I’ve long advised clients that AR should maximize its resources by “tiering” the analysts it works with and establishing cadences of contact that vary – there is only so much time. You want to spend it communicating with your Tier One research contacts, however you decide on that ranking. There are several ways to tier, and I have my own model which doesn’t need to be detailed here.

But this “pssst…don’t tell anyone we’re talking” thing is something else entirely. It smacks of gamesmanship, of opacity, and feels like the inverse of the suspicion some AR folks have about whether some analysts will talk to you if you don’t pay. This isn’t “All The President’s Men” here – we’re not meeting in a garage at midnight to talk about the fate of the country. Get over it. Don’t make me complicit in some private clique – “I’ll be your BFF if you don’t tell anyone we’re talking.”

Am I sensitive about this because now I don’t work for a large firm and don’t get as much info? Nope – that’s a legitimate question, but I have maintained relationships with all the folks I worked with before and I have not found myself excluded. Nor will I object to getting less frequent contact than I did, if that happens. If someone decides I’m not Tier One anymore, that’s their prerogative. We’re all grownups here. At least I hope so.

Published by Merv Adrian

Independent information technology market analyst and consultant, 40 years of industry experience, covering software in and around the data management space.

10 thoughts on “AR: Tiering Analysts Is Good, But Don’t Play Childish Games

  1. Total agreement from this AR professional. Both AR and analysts need to have an open and honest relationship, and keeping unnecessary secrets undermines the vendor’s credibility. The “pssst…don’t tell anyone we’re talking” will come back to haunt the vendor.
    But, I wish you would write something I don’t agree with so it won’t look like I’m kissing up all the time.

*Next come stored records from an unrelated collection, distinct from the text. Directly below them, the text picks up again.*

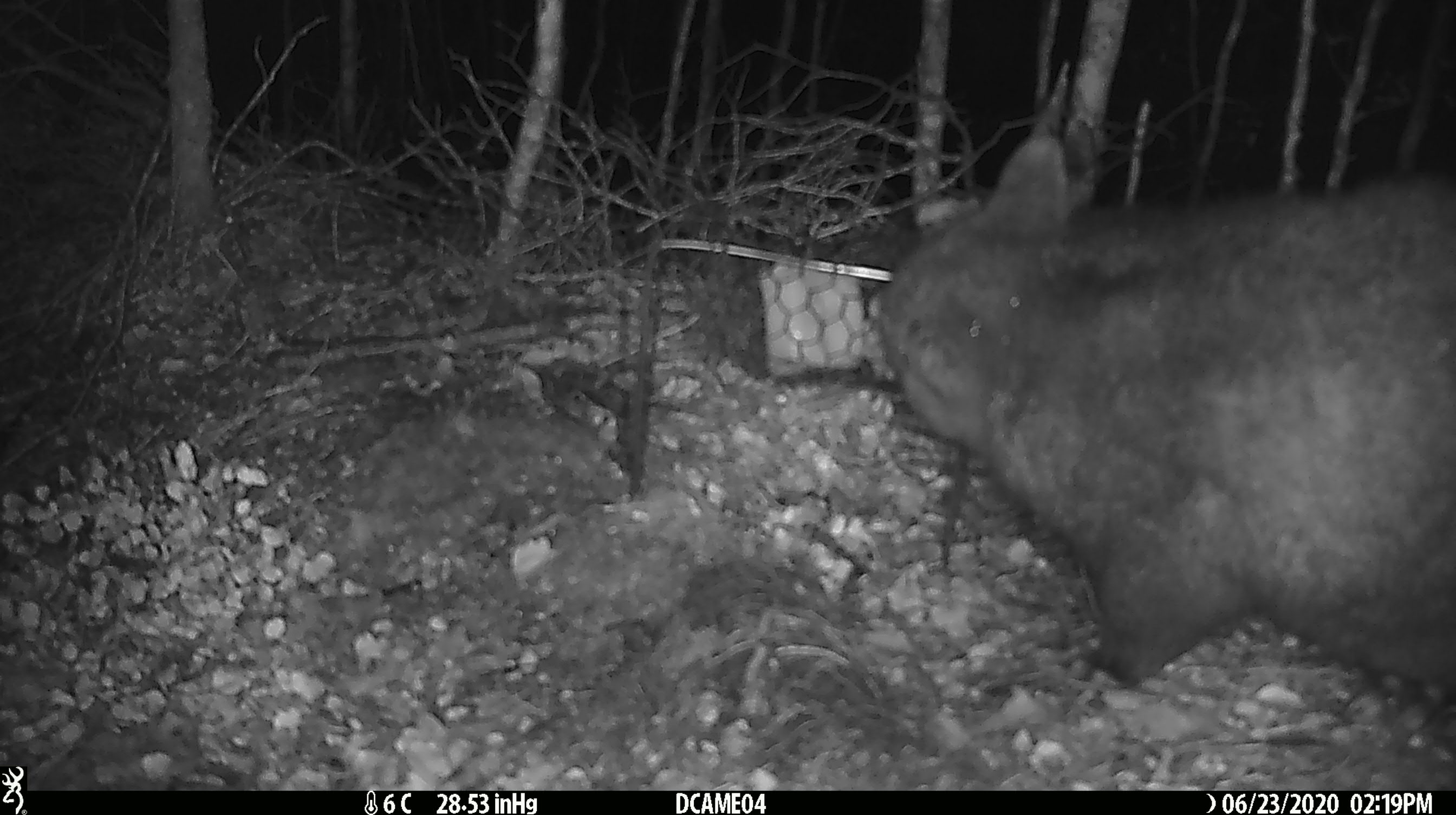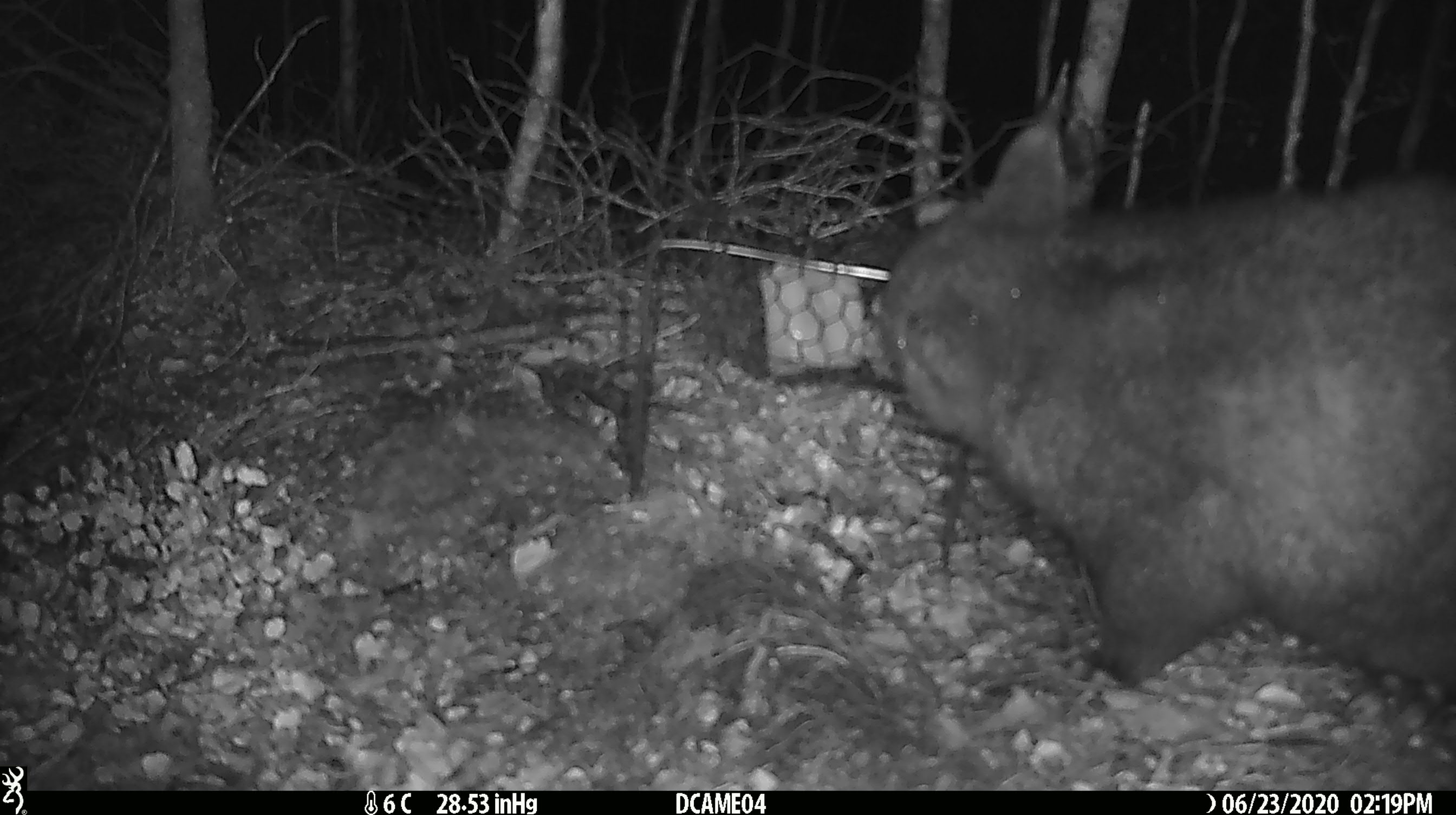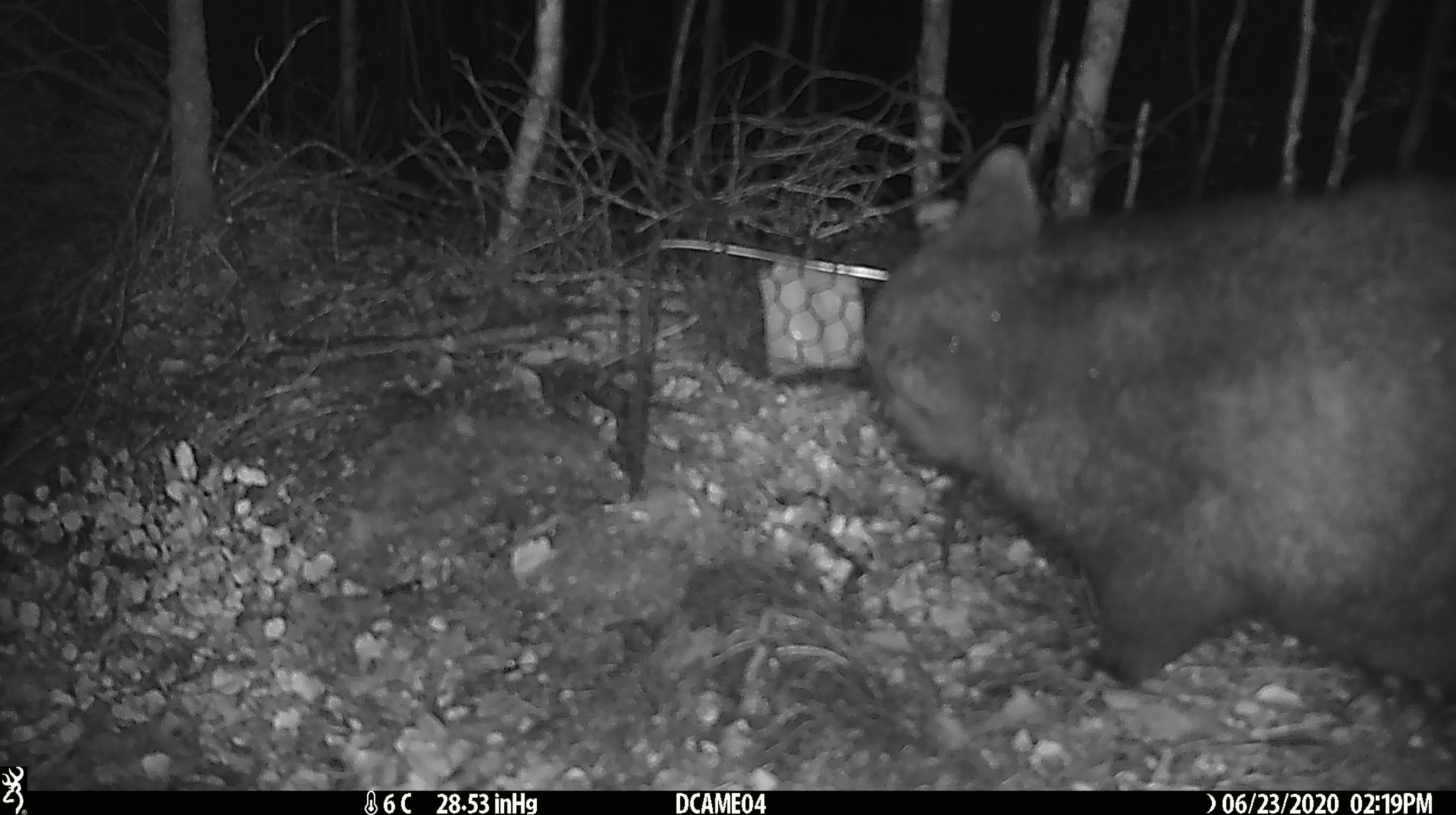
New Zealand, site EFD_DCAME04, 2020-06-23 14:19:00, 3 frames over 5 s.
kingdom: Animalia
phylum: Chordata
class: Mammalia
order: Diprotodontia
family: Phalangeridae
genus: Trichosurus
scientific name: Trichosurus vulpecula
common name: common brushtail possum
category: possum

    1. Seems to me you’ve slapped me around once or twice, Bob, but I’m glad not to suffer this time.

      I can’t recall a time when our interactions were anything but unambiguous and transparent. There were times when you told me I could not discuss something and I honored that, and others when you told me I couldn’t be told something I had a whisper of somewhere else – especially financial transactions. I understood that there were people who might be told something I might not be on the list for, and I never felt that was anything but your prerogative.

  2. Merv,

    I think you’ll find that as your blog becomes more influential — as it deserves to and hence most likely will — you’ll feel more and more need to disclose your clientele.

    Now, I don’t disclose all my sales wins and losses in a timely manner. 🙂 But it’s pretty clear that most analytic DBMS vendors are my clients, and most of the rest at least purport to be considering becoming such. 😉 And if somebody raises a specific question about my vendor clientele, I usually answer it.

    User clients are a whole other matter. There the only disclosure issues arise when I ask vendors questions on behalf of a specific client that I’d also be interested in writing about the answers to. There’s generally no other need for me to identify user clients unless there’s some jointly-agreed marketing reason to do so.

  3. Curt, thanks for joining this conversation too. I have been specific when I have written posts about clients – but since I’ve only been active as an indpendent for three months, most of my posts pre-dated my first “revenue events.”
    I will be continuing to identify those I write about as clients when they are. And I hope that happens often!

  4. Ive done AR/PR for techn companies the last 13 years; I can understand how a vendor wouldn’t wish for “all” of their activities to be tweeted around, esp since competitors are reading; but that certainly does not fall on the analyst! It’s on PR to make a strategy that considers each and every outcome.

    I can only imagine your immediate reaction when you received such a slippery request. Of course, you later penned this blog post. 🙂 More than half of a PR person’s skills come from reading attitudes, the rest is execution.

    1. Thanks, Greg. No names, though. 😉
      Seriously, I’m fine with respecting NDA. Always have been. But why would anyone want to pretend that they are’t talking to anyone? Without any notion of what the content might be? Just silly.